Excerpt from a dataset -
::::
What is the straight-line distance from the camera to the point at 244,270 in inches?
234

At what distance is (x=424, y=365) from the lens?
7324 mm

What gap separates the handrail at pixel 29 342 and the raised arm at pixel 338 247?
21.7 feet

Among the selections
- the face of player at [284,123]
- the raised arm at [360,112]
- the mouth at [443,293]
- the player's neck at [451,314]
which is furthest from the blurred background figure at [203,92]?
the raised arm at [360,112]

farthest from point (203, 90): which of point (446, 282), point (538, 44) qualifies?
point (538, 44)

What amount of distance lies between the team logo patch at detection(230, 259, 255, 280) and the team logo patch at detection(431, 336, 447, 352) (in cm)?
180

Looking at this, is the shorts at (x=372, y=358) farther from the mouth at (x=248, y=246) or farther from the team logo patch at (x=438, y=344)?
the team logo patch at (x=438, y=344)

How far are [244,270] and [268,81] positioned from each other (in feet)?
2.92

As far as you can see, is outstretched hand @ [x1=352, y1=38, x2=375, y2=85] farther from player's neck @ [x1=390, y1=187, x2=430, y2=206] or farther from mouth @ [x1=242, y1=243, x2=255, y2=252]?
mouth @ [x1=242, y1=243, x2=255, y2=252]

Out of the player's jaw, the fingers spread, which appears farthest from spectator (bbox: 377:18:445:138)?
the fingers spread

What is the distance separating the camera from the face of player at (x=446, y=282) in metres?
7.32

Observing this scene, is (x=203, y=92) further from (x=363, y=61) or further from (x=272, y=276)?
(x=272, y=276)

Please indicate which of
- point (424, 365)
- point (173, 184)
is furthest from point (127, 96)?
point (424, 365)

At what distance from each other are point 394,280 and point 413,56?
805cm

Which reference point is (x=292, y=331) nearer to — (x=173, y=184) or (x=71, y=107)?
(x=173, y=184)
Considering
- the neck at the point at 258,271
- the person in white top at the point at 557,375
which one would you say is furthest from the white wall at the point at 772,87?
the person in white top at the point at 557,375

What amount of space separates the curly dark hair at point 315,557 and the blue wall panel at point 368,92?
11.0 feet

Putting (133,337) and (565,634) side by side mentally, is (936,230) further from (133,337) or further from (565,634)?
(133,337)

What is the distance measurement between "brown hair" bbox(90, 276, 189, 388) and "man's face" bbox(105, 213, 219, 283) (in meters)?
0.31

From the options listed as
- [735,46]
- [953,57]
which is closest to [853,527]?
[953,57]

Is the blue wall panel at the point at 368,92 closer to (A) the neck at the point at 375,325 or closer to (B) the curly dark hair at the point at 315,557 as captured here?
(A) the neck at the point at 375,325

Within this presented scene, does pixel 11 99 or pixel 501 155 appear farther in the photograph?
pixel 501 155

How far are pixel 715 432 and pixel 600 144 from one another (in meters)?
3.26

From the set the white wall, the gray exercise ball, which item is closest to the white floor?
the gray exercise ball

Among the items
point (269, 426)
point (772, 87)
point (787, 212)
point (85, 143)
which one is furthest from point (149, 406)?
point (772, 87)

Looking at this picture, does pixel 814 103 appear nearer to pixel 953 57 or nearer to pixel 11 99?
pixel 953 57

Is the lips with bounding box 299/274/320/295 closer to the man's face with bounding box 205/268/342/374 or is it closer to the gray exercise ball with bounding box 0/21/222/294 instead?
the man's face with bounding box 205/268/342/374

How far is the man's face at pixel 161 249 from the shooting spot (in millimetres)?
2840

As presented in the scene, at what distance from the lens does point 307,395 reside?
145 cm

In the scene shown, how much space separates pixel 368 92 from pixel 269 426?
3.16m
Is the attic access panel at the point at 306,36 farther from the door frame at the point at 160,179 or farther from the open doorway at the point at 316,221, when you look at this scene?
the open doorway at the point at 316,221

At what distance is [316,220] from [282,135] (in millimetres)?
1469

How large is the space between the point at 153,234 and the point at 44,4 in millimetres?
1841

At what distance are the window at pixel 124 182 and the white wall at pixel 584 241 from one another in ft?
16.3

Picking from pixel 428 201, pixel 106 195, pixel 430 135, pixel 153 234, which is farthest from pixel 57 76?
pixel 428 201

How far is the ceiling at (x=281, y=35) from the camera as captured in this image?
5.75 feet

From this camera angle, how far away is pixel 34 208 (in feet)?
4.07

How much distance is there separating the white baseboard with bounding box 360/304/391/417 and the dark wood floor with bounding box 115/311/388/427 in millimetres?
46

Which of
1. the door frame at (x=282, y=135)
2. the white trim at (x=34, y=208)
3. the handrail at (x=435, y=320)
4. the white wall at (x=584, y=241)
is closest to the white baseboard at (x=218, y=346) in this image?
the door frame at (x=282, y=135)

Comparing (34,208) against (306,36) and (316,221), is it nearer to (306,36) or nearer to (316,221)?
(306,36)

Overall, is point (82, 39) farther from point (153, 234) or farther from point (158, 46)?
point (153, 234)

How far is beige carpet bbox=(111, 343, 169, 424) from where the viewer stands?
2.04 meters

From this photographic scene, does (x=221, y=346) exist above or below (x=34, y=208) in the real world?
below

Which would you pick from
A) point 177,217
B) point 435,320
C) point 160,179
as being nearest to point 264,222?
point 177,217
::::
Short task - Please edit the listing above so that every "handrail" becomes "railing", with everything else left unchanged.

Complete answer -
What is the straight-line distance from the camera to the point at 244,270 in inches?
234

At what distance is (x=424, y=365) from the lens?
7324 mm

What gap separates the railing at pixel 29 342 and the raised arm at pixel 338 247?
21.7 feet

Among the selections
- the face of player at [284,123]
- the raised arm at [360,112]
- the mouth at [443,293]
- the player's neck at [451,314]
which is furthest from the blurred background figure at [203,92]?
the raised arm at [360,112]

farthest from point (203, 90): which of point (446, 282), point (538, 44) qualifies?
point (538, 44)

What amount of distance lies between the team logo patch at detection(230, 259, 255, 280) and the team logo patch at detection(431, 336, 447, 352) (in cm)?
180

Looking at this, is the shorts at (x=372, y=358) farther from the mouth at (x=248, y=246) or farther from the team logo patch at (x=438, y=344)?
the team logo patch at (x=438, y=344)

How far are [244,270] and [268,81] positioned from each other (in feet)?
2.92

As far as you can see, is outstretched hand @ [x1=352, y1=38, x2=375, y2=85] farther from player's neck @ [x1=390, y1=187, x2=430, y2=206] or farther from mouth @ [x1=242, y1=243, x2=255, y2=252]?
mouth @ [x1=242, y1=243, x2=255, y2=252]

Out of the player's jaw, the fingers spread, which appears farthest from spectator (bbox: 377:18:445:138)?
the fingers spread

What is the distance separating the camera from the face of player at (x=446, y=282) in metres?
7.32

Observing this scene, is (x=203, y=92) further from (x=363, y=61) or further from (x=272, y=276)?
(x=272, y=276)

Please indicate which of
- point (424, 365)
- point (173, 184)
is furthest from point (127, 96)?
point (424, 365)

At what distance from each other are point 394,280 and point 413,56?
805cm

Which reference point is (x=292, y=331) nearer to — (x=173, y=184) or (x=71, y=107)?
(x=173, y=184)
Considering
- the neck at the point at 258,271
- the person in white top at the point at 557,375
which one would you say is furthest from the white wall at the point at 772,87?
the person in white top at the point at 557,375

What amount of space separates the curly dark hair at point 315,557 and the blue wall panel at point 368,92?
11.0 feet

Putting (133,337) and (565,634) side by side mentally, is (936,230) further from (133,337) or further from (565,634)?
(133,337)

What is the distance measurement between "brown hair" bbox(90, 276, 189, 388) and "man's face" bbox(105, 213, 219, 283) (in meters)?
0.31

From the options listed as
- [735,46]
- [953,57]
which is closest to [853,527]?
[953,57]

Is the blue wall panel at the point at 368,92 closer to (A) the neck at the point at 375,325 or closer to (B) the curly dark hair at the point at 315,557 as captured here?
(A) the neck at the point at 375,325

Within this presented scene, does pixel 11 99 or pixel 501 155 appear farther in the photograph?
pixel 501 155

How far are pixel 715 432 and pixel 600 144 from one another (in meters)?
3.26

From the set the white wall, the gray exercise ball, which item is closest to the white floor?
the gray exercise ball

Among the items
point (269, 426)
point (772, 87)
point (787, 212)
point (85, 143)
which one is furthest from point (149, 406)?
point (772, 87)

Looking at this picture, does pixel 814 103 appear nearer to pixel 953 57 or nearer to pixel 11 99?
pixel 953 57

Is the lips with bounding box 299/274/320/295 closer to the man's face with bounding box 205/268/342/374 or is it closer to the gray exercise ball with bounding box 0/21/222/294 instead?
the man's face with bounding box 205/268/342/374

How far is the man's face at pixel 161 249 from the shooting spot (in millimetres)?
2840

As presented in the scene, at what distance from the lens does point 307,395 reside?
145 cm

In the scene shown, how much space separates pixel 368 92 from pixel 269 426?
3.16m
Is the attic access panel at the point at 306,36 farther from the door frame at the point at 160,179 or farther from the open doorway at the point at 316,221, when you look at this scene?
the open doorway at the point at 316,221

At what distance is [316,220] from [282,135] (in millimetres)?
1469

How large is the space between the point at 153,234 and the point at 44,4 in millimetres?
1841

At what distance are the window at pixel 124 182 and the white wall at pixel 584 241 from one another in ft?
16.3

Picking from pixel 428 201, pixel 106 195, pixel 430 135, pixel 153 234, which is farthest from pixel 57 76?
pixel 428 201

How far is the ceiling at (x=281, y=35) from the camera as captured in this image?
5.75 feet

From this camera angle, how far away is pixel 34 208 (in feet)?
4.07

How much distance is there separating the white baseboard with bounding box 360/304/391/417 and the dark wood floor with bounding box 115/311/388/427 in millimetres?
46

Which of
1. the door frame at (x=282, y=135)
2. the white trim at (x=34, y=208)
3. the railing at (x=435, y=320)
4. the white wall at (x=584, y=241)
is closest to the white baseboard at (x=218, y=346) in this image?
the door frame at (x=282, y=135)

Comparing (34,208) against (306,36) and (316,221), is it nearer to (306,36) or nearer to (316,221)?
(306,36)

Overall, is point (82, 39) farther from point (153, 234) or farther from point (158, 46)?
point (153, 234)

How far is beige carpet bbox=(111, 343, 169, 424) from where the viewer stands?
2.04 meters

From this photographic scene, does (x=221, y=346) exist above or below (x=34, y=208) in the real world?
below

Which would you pick from
A) point 177,217
B) point 435,320
C) point 160,179
as being nearest to point 264,222?
point 177,217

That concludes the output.